— START OF Data provided —

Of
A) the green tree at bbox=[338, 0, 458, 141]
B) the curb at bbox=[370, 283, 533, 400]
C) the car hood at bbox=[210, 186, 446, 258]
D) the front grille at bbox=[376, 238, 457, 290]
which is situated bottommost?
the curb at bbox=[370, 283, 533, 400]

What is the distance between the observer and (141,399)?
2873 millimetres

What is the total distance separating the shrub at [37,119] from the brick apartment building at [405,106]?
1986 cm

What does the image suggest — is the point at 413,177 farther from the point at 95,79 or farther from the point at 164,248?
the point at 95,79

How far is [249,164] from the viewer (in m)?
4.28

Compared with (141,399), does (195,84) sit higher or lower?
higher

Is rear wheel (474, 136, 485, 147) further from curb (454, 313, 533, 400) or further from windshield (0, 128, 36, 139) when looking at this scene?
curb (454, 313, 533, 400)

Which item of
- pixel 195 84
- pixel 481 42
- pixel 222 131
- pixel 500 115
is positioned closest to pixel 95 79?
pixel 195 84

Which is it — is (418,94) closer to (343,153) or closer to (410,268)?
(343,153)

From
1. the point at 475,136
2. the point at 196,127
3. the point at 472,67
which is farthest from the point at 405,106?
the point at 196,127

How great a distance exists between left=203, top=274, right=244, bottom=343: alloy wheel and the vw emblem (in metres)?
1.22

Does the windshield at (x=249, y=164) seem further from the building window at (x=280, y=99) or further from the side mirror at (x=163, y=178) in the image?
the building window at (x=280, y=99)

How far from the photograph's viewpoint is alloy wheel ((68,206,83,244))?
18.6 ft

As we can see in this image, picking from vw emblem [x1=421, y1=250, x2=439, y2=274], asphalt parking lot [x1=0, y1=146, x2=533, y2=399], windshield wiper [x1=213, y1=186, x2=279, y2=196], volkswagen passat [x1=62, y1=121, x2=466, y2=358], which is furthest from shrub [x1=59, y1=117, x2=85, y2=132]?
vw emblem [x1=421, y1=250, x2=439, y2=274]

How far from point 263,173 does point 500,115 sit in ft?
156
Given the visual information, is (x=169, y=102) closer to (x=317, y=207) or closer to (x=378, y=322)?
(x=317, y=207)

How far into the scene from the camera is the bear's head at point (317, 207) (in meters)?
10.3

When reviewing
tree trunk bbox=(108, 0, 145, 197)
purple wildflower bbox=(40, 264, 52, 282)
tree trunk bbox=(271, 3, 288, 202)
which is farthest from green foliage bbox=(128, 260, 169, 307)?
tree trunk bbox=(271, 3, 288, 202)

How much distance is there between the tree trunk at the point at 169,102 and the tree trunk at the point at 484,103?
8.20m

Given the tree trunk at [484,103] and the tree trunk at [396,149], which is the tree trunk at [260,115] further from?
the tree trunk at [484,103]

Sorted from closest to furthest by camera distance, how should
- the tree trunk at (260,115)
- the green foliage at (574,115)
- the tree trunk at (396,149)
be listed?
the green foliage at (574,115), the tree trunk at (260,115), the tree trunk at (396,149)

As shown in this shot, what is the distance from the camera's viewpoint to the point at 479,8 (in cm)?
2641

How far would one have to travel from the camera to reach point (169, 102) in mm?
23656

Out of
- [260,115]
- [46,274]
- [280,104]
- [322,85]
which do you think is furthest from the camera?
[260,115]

— END OF Data provided —

Your goal — Reproduce the material above in full, switching every instance of "windshield" to "windscreen" and leaving everything else unchanged.

Result for this task —
Of
A) the green tree at bbox=[338, 0, 458, 141]
B) the curb at bbox=[370, 283, 533, 400]
C) the car hood at bbox=[210, 186, 446, 258]
D) the front grille at bbox=[376, 238, 457, 290]
which is situated bottommost?
the curb at bbox=[370, 283, 533, 400]

What is the distance between the observer and (141,399)?
2873 millimetres

What is the total distance separating the shrub at [37,119] from the brick apartment building at [405,106]?
1986 cm

What does the image suggest — is the point at 413,177 farther from the point at 95,79 or farther from the point at 164,248?
the point at 95,79

How far is [249,164] from the viewer (in m)?
4.28

Compared with (141,399), does (195,84) sit higher or lower?
higher

Is rear wheel (474, 136, 485, 147) further from curb (454, 313, 533, 400) or further from windscreen (0, 128, 36, 139) when looking at this scene?
curb (454, 313, 533, 400)

Which item of
- pixel 195 84
- pixel 481 42
- pixel 222 131
- pixel 500 115
is positioned closest to pixel 95 79?
pixel 195 84

Which is it — is (418,94) closer to (343,153) or closer to (410,268)?
(343,153)

From
1. the point at 475,136
2. the point at 196,127
3. the point at 472,67
which is farthest from the point at 405,106?
the point at 196,127

How great a distance exists between left=203, top=274, right=244, bottom=343: alloy wheel and the vw emblem (in metres)?
1.22

Does the windscreen at (x=249, y=164) seem further from the building window at (x=280, y=99) or further from the side mirror at (x=163, y=178) in the image?
the building window at (x=280, y=99)

How far from the photograph's viewpoint is alloy wheel ((68,206,83,244))?
18.6 ft

As we can see in this image, picking from vw emblem [x1=421, y1=250, x2=439, y2=274], asphalt parking lot [x1=0, y1=146, x2=533, y2=399], windscreen wiper [x1=213, y1=186, x2=279, y2=196], volkswagen passat [x1=62, y1=121, x2=466, y2=358], which is furthest from shrub [x1=59, y1=117, x2=85, y2=132]?
vw emblem [x1=421, y1=250, x2=439, y2=274]

How far from point 263,173 does point 500,115 sit in ft?
156
Given the visual information, is (x=169, y=102) closer to (x=317, y=207) or closer to (x=378, y=322)?
(x=317, y=207)

How far into the scene from the camera is the bear's head at point (317, 207) (in meters)?
10.3

When reviewing
tree trunk bbox=(108, 0, 145, 197)
purple wildflower bbox=(40, 264, 52, 282)
tree trunk bbox=(271, 3, 288, 202)
which is farthest from green foliage bbox=(128, 260, 169, 307)?
tree trunk bbox=(271, 3, 288, 202)

How much distance is there between the tree trunk at the point at 169,102 and the tree trunk at the point at 484,103?
8.20m

Given the tree trunk at [484,103] and the tree trunk at [396,149], which is the tree trunk at [260,115] further from?
the tree trunk at [484,103]

Sorted from closest to furthest by camera distance, how should
- the tree trunk at (260,115)
- the green foliage at (574,115)
- the tree trunk at (396,149)
be listed?
the green foliage at (574,115), the tree trunk at (260,115), the tree trunk at (396,149)

As shown in this shot, what is the distance from the camera's viewpoint to the point at 479,8 (in cm)?
2641

How far would one have to travel from the camera to reach point (169, 102) in mm?
23656

Out of
- [260,115]
- [46,274]
- [280,104]
- [322,85]
which do you think is furthest from the camera?
[260,115]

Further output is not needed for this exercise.